Put the data from the line containing "From the options" through the line containing "decorative pillow, located" into a Markdown table with the columns Row and Line, numbering each row and leaving out blank lines.

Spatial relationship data

▼

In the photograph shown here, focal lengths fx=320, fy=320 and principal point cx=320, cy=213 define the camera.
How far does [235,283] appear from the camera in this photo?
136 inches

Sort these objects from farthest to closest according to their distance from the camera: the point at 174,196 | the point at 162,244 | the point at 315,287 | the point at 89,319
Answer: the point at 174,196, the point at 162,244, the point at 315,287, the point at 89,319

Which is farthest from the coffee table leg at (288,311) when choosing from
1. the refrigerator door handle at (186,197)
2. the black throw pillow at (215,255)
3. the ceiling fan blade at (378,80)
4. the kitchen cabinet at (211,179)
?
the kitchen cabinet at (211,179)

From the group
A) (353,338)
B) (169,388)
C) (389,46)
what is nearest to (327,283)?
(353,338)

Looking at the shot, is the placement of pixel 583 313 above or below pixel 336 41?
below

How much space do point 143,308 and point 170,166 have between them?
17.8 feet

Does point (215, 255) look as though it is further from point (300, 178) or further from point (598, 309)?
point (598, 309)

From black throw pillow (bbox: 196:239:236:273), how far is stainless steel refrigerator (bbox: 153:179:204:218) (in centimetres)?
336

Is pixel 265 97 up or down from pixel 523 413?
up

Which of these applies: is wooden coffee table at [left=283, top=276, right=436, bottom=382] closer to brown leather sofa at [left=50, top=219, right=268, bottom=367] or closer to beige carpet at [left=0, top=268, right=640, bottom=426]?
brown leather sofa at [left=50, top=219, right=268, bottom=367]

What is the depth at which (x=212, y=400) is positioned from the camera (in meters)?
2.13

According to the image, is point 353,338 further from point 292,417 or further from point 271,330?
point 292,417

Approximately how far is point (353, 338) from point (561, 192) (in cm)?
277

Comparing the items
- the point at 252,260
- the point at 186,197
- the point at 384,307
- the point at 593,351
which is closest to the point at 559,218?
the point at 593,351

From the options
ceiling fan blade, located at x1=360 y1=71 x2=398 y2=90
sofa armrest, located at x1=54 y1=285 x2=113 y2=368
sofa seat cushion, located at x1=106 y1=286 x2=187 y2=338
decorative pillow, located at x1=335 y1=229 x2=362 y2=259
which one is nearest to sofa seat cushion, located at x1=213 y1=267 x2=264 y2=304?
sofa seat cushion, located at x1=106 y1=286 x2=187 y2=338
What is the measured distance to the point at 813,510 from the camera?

▲

*Response*.
| Row | Line |
|---|---|
| 1 | From the options |
| 2 | ceiling fan blade, located at x1=360 y1=71 x2=398 y2=90 |
| 3 | sofa armrest, located at x1=54 y1=285 x2=113 y2=368 |
| 4 | sofa seat cushion, located at x1=106 y1=286 x2=187 y2=338 |
| 5 | decorative pillow, located at x1=335 y1=229 x2=362 y2=259 |